In this part of creating your own programming language, we will improve our lexical analysis with Regex lookaheads and lookbehinds (please check out Part I and Part II).
Basically, lookaheads and lookbehinds allow you to create your own ^
and $
sub-expressions (anchors). With their help, you can set up a condition that will be met at the beginning and at the end of the line or won’t, and this condition will not be a part of the “matched” expression.
Lookbehind can “look” back and should be placed at the beginning of the regular expression. Lookahead “looks” forward and accordingly should be placed at the end.

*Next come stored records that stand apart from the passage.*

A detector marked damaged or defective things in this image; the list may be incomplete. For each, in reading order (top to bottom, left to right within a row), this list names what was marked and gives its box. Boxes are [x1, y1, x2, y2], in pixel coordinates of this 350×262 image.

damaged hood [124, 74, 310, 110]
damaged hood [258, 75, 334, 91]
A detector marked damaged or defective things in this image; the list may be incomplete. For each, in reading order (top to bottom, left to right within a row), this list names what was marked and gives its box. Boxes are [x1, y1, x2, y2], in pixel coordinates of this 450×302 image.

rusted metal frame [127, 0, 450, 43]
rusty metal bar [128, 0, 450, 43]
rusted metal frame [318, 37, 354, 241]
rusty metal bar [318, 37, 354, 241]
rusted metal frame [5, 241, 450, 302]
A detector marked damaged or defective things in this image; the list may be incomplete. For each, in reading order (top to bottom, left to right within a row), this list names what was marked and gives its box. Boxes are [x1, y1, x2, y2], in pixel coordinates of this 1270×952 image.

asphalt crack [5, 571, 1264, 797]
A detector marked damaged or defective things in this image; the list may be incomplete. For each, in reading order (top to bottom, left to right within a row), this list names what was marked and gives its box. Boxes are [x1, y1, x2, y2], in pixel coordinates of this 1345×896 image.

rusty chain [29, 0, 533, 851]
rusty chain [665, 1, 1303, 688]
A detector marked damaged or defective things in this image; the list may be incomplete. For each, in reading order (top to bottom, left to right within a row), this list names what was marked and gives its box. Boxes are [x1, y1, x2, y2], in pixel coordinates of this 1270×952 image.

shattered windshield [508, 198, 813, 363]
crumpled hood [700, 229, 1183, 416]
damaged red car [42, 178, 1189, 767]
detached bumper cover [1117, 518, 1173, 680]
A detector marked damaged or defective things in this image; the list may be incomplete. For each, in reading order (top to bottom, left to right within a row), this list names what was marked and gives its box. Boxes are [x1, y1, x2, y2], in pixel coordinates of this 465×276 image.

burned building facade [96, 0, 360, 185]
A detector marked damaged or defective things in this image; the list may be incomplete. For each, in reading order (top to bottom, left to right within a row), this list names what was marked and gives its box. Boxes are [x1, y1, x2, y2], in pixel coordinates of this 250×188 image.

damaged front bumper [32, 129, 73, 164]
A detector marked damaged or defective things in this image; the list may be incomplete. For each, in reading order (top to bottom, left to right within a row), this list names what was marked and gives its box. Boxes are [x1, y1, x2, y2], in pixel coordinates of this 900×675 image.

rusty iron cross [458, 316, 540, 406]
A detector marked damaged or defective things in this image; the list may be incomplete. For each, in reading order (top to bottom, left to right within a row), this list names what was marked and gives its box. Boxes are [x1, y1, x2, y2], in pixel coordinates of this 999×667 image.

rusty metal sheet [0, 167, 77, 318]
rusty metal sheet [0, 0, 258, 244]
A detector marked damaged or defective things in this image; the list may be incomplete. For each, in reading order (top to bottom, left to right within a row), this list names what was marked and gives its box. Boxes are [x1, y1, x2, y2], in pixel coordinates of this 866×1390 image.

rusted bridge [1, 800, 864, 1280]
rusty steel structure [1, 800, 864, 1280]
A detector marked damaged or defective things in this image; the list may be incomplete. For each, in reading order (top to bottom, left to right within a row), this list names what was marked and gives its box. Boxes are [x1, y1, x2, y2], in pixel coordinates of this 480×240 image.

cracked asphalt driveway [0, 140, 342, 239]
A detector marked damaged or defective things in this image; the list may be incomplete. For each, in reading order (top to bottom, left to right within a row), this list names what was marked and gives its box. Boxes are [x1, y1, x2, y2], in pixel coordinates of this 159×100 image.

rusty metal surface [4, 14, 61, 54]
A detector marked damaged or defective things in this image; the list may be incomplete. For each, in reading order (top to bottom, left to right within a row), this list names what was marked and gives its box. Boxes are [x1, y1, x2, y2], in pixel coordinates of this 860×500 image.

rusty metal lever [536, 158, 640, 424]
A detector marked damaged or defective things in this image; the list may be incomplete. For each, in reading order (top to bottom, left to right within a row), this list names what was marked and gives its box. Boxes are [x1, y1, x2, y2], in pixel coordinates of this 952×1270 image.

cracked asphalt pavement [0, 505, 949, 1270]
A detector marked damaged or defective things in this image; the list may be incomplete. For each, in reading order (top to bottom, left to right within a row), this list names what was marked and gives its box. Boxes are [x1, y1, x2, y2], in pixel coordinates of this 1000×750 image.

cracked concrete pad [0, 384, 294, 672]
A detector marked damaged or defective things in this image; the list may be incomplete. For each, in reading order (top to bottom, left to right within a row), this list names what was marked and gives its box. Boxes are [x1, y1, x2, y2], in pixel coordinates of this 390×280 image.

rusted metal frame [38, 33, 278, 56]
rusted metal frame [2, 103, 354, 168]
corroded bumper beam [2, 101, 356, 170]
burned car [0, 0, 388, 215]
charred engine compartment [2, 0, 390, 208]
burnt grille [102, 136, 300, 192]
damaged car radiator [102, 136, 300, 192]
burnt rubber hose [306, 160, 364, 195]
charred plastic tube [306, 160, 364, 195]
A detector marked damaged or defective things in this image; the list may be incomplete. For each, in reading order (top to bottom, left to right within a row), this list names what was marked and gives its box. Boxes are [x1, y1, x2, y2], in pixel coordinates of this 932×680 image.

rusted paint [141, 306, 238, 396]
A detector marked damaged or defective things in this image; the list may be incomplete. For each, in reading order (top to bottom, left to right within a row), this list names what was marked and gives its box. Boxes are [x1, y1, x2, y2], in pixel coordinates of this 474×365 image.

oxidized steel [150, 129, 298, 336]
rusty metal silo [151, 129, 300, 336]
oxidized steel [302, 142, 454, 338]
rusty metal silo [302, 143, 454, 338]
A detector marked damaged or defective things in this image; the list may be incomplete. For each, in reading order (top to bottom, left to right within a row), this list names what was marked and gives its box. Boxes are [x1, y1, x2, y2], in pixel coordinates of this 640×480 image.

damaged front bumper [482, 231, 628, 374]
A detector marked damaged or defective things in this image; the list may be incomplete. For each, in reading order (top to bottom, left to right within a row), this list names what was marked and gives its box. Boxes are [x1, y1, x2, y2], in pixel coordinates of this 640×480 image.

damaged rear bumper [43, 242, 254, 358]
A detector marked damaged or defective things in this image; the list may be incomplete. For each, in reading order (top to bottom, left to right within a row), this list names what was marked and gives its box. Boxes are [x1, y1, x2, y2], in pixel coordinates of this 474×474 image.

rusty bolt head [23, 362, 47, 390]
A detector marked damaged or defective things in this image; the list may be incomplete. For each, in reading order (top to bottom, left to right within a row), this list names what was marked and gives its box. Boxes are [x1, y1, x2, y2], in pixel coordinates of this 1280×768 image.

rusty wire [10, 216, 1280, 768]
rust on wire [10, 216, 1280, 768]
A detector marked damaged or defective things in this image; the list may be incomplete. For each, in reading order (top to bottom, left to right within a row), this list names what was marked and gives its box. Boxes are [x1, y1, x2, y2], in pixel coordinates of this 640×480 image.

There are four types of lookaheads and lookbehinds with corresponding regex syntax:
(?=pattern)
(?!pattern)
(?<=pattern)
(?<!pattern)
Let’s dive into code and see how we can improve lexical analysis for our programming language. We will go through the declared Token types with the corresponding regex value to define an appropriate lexeme:
if|then|end|print|input|struct|arg
Let’s suppose we defined a variable starting with a Keyword:
print_value = 5
print print_value
During the lexical analysis we will capture this print_value
variable by the Keyword
lexeme instead of being parsed as a variable. To read it properly, we need to be sure that after the keyword is placed either a space or the end of the line. It could be done with the help of a positive lookahead in the end of the Keyword
expression:
(if|then|end|print|input|struct|arg)(?=\\s|$)
Logical lexeme true|false
The same rule is applied to the Logical
lexeme:
true_value = true
To read the Logical
lexeme properly, it should be separated either by space or by the end of the line:
(true|false)(?=\\s|$)
[0-9]+
For the Numeric
values, we will introduce the ability to read floating-point numbers with a decimal point and numbers with a negative/positive sign in front of the number:
negative_value = -123
float_value = 123.456
leading_dot_float_value = .123
ending_dot_float_value = 123.
First, to match optional +
or -
we add a character class:
[+-]?[0-9]+
Then to read a float number, we introduce a dot character with arbitrary numbers set after it:
[+-]?[0-9]+[.]?[0-9]*
There could be a special case when our number starts with a leading dot, so we add an extra alternation:
[+-]?([0-9]+[.]?[0-9]*|[.][0-9]+)
We can also replace an alternation by applying a positive lookahead with a requirement to contain maximum 1 dot and at least 1 number after an arbitrary sign declaration. In this case, our main expression for the float number will have a greedy *
quantifier:
[+-]?((?=[.]?[0-9])[0-9]*[.]?[0-9]*)
Lastly, to map floating-point numbers, we modify NumericValue
to accept Double
type as a generic Value
type:
public class NumericValue extends Value<Double> {
public NumericValue(Double value) {
super(value);
}
@Override
public String toString() {
if ((getValue() % 1) == 0) //print integer without fractions
return String.valueOf(getValue().intValue());
return super.toString();
}
}
Operator ([+]|[-]|[*]|[/]|[>]|[<]|[=]{1,2}|[!]|[:]{2}|[(]|[)]|new)
struct Object
arg number
end
new_value = new Object [ 5 ]
For the new
operator, we as well need to introduce a positive lookahead separating value with a space or with the end of the line:
([+]|[-]|[*]|[/]|[>]|[<]|[=]{1,2}|[!]|[:]{2}|[(]|[)]|new(?=\s|$))
In this part we slightly improved our lexical analyzer with positive lookaheads. Now our toy language is a little bit smarter and able to parse more complex variable expressions.